(Scene question records)

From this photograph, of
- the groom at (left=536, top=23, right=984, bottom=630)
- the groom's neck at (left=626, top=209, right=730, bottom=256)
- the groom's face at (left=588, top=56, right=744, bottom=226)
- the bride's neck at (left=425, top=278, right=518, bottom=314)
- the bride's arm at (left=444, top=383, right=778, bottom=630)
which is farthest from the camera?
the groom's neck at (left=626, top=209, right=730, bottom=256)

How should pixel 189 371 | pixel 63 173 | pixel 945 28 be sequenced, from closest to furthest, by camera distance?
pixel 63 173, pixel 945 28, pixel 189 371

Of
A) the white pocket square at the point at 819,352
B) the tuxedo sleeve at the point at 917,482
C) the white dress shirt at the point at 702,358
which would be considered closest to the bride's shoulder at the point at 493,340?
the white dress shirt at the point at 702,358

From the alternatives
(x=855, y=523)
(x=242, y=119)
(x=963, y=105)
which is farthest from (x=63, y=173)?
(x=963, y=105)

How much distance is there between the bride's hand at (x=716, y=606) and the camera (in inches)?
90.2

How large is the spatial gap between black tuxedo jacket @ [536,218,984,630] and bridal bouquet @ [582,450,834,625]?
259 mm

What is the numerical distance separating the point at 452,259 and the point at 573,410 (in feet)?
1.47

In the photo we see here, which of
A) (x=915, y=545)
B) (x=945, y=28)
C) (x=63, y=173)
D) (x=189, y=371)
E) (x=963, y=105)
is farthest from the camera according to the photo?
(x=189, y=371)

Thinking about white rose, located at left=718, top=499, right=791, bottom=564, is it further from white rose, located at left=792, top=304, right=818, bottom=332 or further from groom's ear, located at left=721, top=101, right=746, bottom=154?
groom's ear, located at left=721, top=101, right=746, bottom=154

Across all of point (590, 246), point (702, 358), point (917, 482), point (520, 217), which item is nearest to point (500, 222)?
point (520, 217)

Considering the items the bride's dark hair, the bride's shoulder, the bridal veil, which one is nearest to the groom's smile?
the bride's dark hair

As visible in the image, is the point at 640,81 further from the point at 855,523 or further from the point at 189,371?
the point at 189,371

STATED PROBLEM: Lay out the records from the line containing "Thinking about white" through the end of the records as a Markdown table with the columns Row and Line, numbering each row and omitting blank lines.

RESULT OF THE TASK:
| Row | Line |
|---|---|
| 1 | Thinking about white rose, located at left=718, top=499, right=791, bottom=564, is it further from white rose, located at left=792, top=304, right=818, bottom=332 or further from groom's ear, located at left=721, top=101, right=746, bottom=154? |
| 2 | groom's ear, located at left=721, top=101, right=746, bottom=154 |
| 3 | Across all of point (590, 246), point (702, 358), point (917, 482), point (520, 217), which item is nearest to point (500, 222)? |
| 4 | point (520, 217) |
| 5 | Considering the items the bride's dark hair, the bride's shoulder, the bridal veil, which one is nearest to the groom's smile? |
| 6 | the bride's dark hair |
| 7 | As visible in the image, is the point at 640,81 further from the point at 855,523 or further from the point at 189,371? |
| 8 | the point at 189,371 |